Speedbiker Posted - 08/14/2017 : 11:42:32
Andrew, diamond frame bikes have been forced to stay the same by the UCI for the sake of competition. Much like NASCAR. Even if they never allowed bents, you would still see a much improved design. Engineering doesn't define the basic concept of the diamond frame bike, rules do. Recumbents are like the wild west. When I started in the 90s a P-38 was considered a competitive race bike. Thanks to adventurous designers and builders, our competitive race bents look different and wildly out perform P-38s. In 2013 I informally raced and beat an F-40 ridden by a well known racer in a 90 mile test. In coast down tests my NoCom was equal to the F-40. That's how far we've come. Similarly, velo design is driven by engineering. But we have quickly seen how aerodynamics controls much of it's design. To stray much from a Daniel Fenn is to stray from competitive performance. And few people want a cool looking, but slow velomobile.

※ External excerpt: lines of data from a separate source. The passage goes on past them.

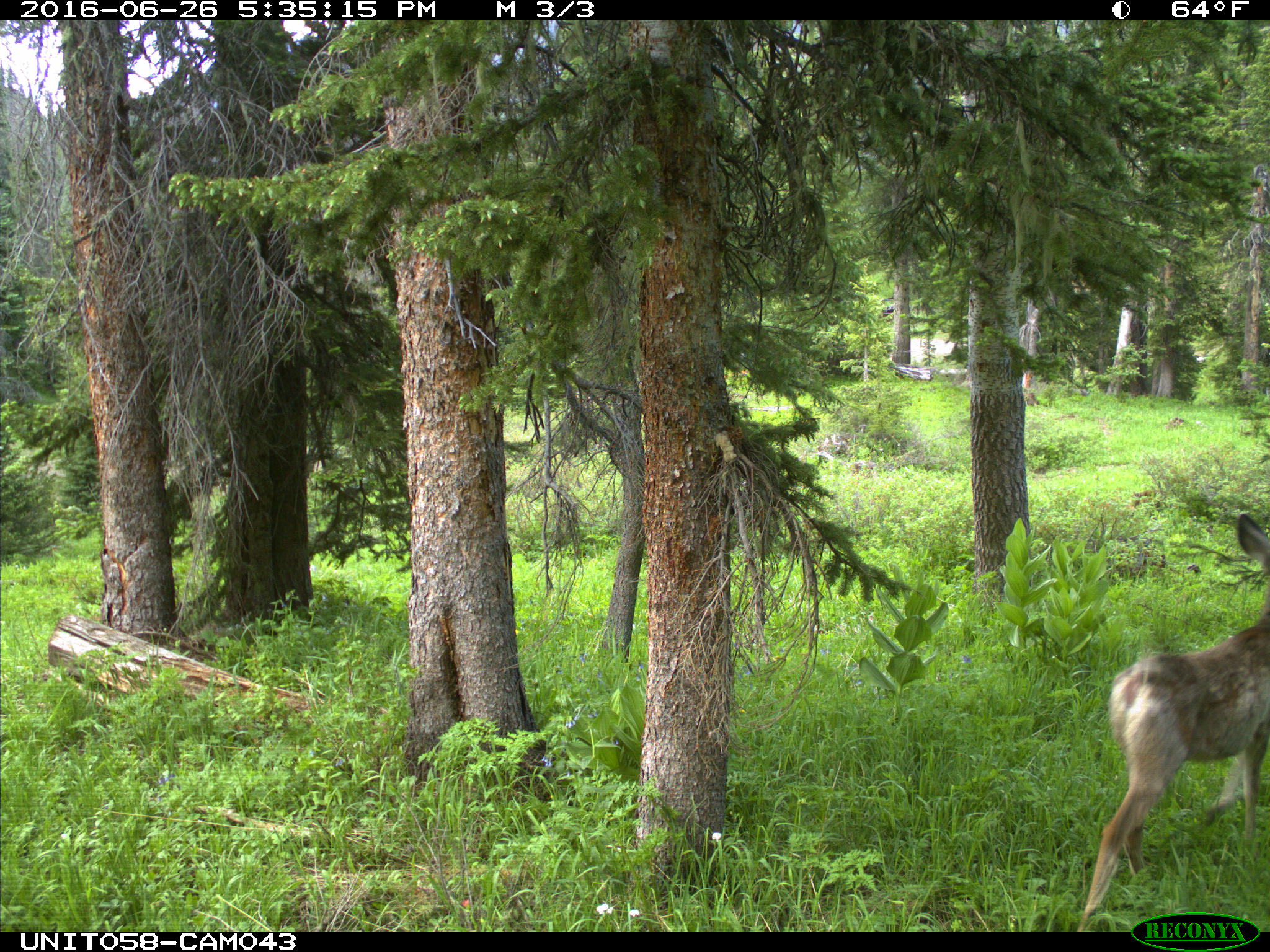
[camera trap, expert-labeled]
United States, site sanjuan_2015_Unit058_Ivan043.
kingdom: Animalia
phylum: Chordata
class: Mammalia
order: Artiodactyla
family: Cervidae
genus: Odocoileus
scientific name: Odocoileus hemionus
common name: mule deer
Odocoileus hemionus (mule deer).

Osiris Posted - 08/14/2017 : 06:21:35
quote:
Originally posted by Speedbiker

Doug, I think that falls under the categories of "how much does a bike commuter have/want to spend. And what performance are they looking for. Tough to beat the centuries old design for cost and convienence.



One other point those who haven't lived in Holland may fail to appreciate is that bike theft is epidemic there. Nobody is going to buy a top of the line $8000 bicycle and leave it tethered to a tree or lamp post only to have it stolen. What you see everywhere in Holland is rusty, dirty, and inexpensive bicycles which aren't going to attract thieves.